Курт отводит взгляд от Эрвина в сторону рыжего партийца, хитрые глаза которого уже приготовили Эрвину засаду. Этот умеет планировать уловки. «Положись на меня», словно говорят его глаза Курту. И Курт опускает голову. «Сейчас запрещено мне колебаться вместе с Эрвином». Но тут же глаза возвращаются к рыжему ловкачу, и без всяких колебаний в душе возникает мысль: «Кто, по сути, представляет здесь партию, он или я?» Он поворачивается к Эрвину, покачивая под столом ногу.

– Целая страна, – говорит Эрвин, – всеми своим партиями, вырывается из областей разума и нравственности к власти силы и животных страстей, к безумию масс, к дикому подстрекательству и ничем не сдерживаемой лжи, к бунту и убийствам, к рукоплесканиям народа, открыто радующегося возвращению к звериным законам. Во имя идеи дозволено развязывание всех низменных инстинктов. Политическое убийство оказывается священнодействием. Товарищи, на последних выборах президента государства более тринадцати миллионов немцев проголосовало за Гитлера, а вовсе не за его политическую программу. Нет у него никакой сформулированной программы. Это просто дикая смесь осколков всяких политических программ и мировоззрений, уловок и манипуляций. Мы радуемся миллиону голосов, отданному за коммунистов на выборах. Судьбу нашу больше не решат выборы. Национал-социализм – это прямое, открытое, нагое, наглое обращение к свинскому началу в человеке!..

«Боже! Эрвина повторяет нравоучения моего отца, которые он читал мне все годы моего детства и юности.
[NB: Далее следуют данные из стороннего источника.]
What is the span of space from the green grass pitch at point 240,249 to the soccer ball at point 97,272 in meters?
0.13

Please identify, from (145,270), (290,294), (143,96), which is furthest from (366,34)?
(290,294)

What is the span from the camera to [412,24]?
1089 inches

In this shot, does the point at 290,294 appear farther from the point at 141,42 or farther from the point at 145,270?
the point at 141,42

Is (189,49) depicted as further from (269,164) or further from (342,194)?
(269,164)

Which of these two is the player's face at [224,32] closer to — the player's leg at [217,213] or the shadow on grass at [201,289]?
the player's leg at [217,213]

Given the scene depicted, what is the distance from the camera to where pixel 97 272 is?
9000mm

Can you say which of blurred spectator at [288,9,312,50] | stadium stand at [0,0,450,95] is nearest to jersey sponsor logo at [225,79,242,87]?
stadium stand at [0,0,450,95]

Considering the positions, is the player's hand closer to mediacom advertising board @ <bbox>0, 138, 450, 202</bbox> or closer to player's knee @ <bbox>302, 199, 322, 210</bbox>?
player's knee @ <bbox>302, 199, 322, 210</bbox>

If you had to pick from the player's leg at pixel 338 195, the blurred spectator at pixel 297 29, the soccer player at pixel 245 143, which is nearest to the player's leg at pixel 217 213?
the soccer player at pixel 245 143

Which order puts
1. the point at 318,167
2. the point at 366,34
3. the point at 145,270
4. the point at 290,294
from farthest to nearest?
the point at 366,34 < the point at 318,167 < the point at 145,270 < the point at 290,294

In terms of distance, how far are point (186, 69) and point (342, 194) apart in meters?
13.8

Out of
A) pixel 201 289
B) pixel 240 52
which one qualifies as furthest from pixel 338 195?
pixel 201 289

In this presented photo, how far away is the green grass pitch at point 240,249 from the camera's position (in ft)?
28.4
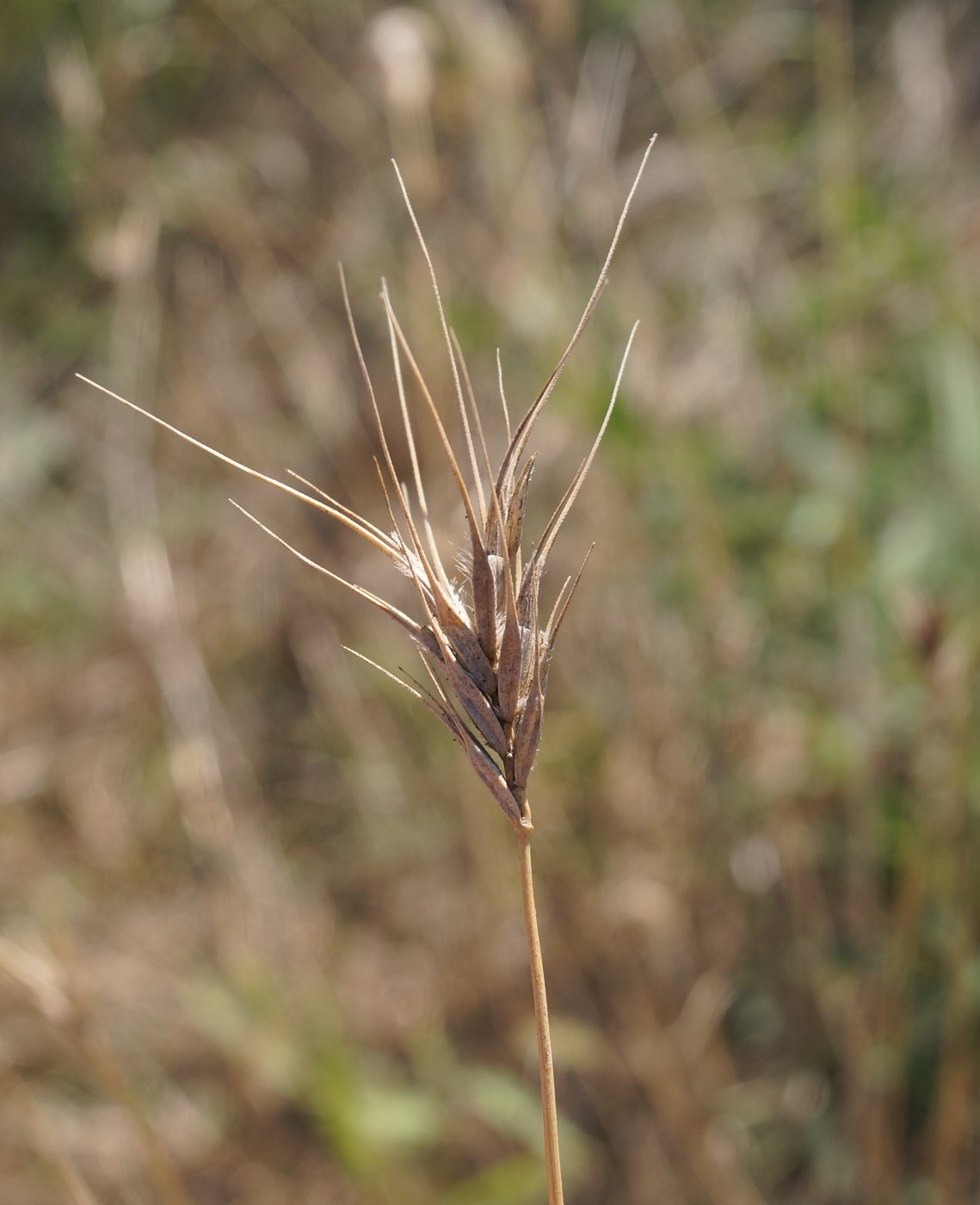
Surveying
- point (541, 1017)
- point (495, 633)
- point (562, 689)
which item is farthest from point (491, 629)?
point (562, 689)

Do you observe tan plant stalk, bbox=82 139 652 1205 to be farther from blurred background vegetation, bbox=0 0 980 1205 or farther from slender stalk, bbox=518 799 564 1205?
blurred background vegetation, bbox=0 0 980 1205

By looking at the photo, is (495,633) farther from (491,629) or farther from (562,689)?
(562,689)

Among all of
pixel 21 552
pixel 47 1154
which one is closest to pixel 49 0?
pixel 21 552

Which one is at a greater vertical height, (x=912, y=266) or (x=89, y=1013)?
(x=912, y=266)

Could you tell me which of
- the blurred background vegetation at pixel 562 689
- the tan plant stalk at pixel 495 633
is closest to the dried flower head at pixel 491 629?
the tan plant stalk at pixel 495 633

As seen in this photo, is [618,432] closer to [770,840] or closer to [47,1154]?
[770,840]

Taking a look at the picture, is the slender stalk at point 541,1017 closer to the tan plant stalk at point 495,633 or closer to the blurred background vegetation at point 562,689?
the tan plant stalk at point 495,633
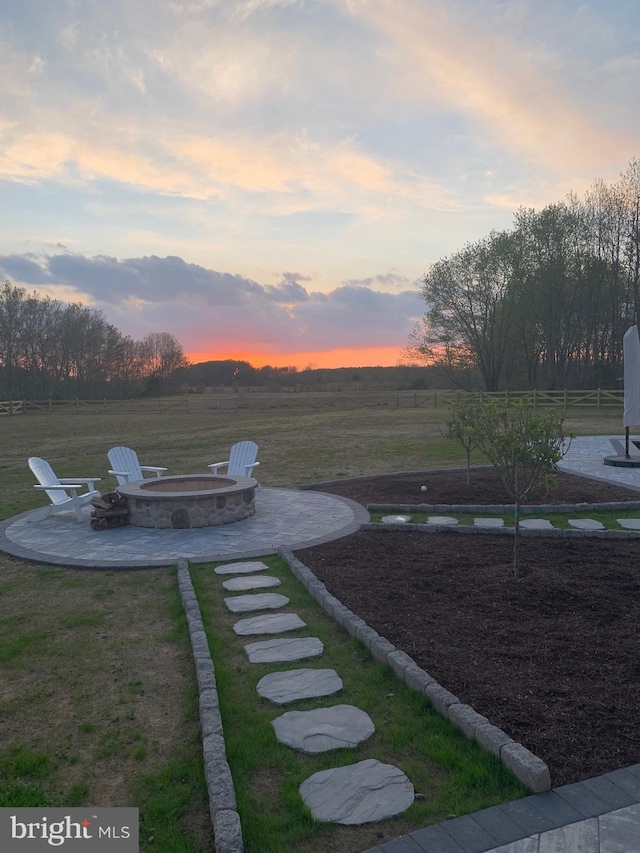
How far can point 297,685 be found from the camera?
3.48m

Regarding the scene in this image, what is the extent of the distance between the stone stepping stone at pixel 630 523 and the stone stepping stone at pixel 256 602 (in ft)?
15.1

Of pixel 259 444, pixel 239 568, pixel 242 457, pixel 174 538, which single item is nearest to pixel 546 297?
pixel 259 444

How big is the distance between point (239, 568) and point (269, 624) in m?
1.43

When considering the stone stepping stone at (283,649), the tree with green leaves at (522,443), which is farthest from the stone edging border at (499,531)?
the stone stepping stone at (283,649)

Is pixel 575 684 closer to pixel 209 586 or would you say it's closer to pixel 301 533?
pixel 209 586

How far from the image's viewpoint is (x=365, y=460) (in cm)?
1343

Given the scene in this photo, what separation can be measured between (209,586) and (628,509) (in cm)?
597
Может быть, я рассказал ему, что отец всегда цедил: человек – двуногая свинья... По отцу, жизнь вообще скроена из грубого материала. Человек ковыряется в ней, как мусорных баках, в поисках пищи и удовольствий. Но и мы... как говорит наш поэт: первым делом, – воевать во имя морали».

– Тринадцать миллионов немцев поддержали Гитлера, – говорит Эрвин в ставшее мертвенно бледным, лицо Курта. – Он обратились к свинскому началу в себе. Это на два миллиона больше, чем на предыдущих выборах, нацизм углубил свои корни в нас. Его больше не победить в политической войне. Товарищи, наш век своим духом отвернулся от всех понятий морали и разума. Нацисты – дети, воспитанные этим столетием. И все мы приложили к этому свою руку. У них, как и у нас, завершился период человеческой цивилизации. Есть ли сила, которая сможет им противостоять?

«Эрих Бенедикт Фидельман!» – Курт видит перед собой уродливое лицо служки церкви Петра. «Десять заповедей Эрвин выучил у Фидельмана. Над странным Бенедиктом посмеивались все, и только Эрвин по-настоящему его любил. Он приводил меня к нему, пытаясь подружить с ним. Но меня Фидельман не любил. Этот служка обладал шестым чувством в отношении людей. Смотрел на меня и говорил: «Мальчик, ты не умеешь ни смеяться, ни плакать». Эрвин приходил мне на помощь: он умница, у него трезвый ум. А служка отвечал: «Ум? Ум есть и у крыс, но сердца у них нет. Не ум отличает человека от пресмыкающегося, а – сердце...» Отец издевался над церковью и проповедниками. Эрвин привнес в коммунистическую партию принципы христианской морали».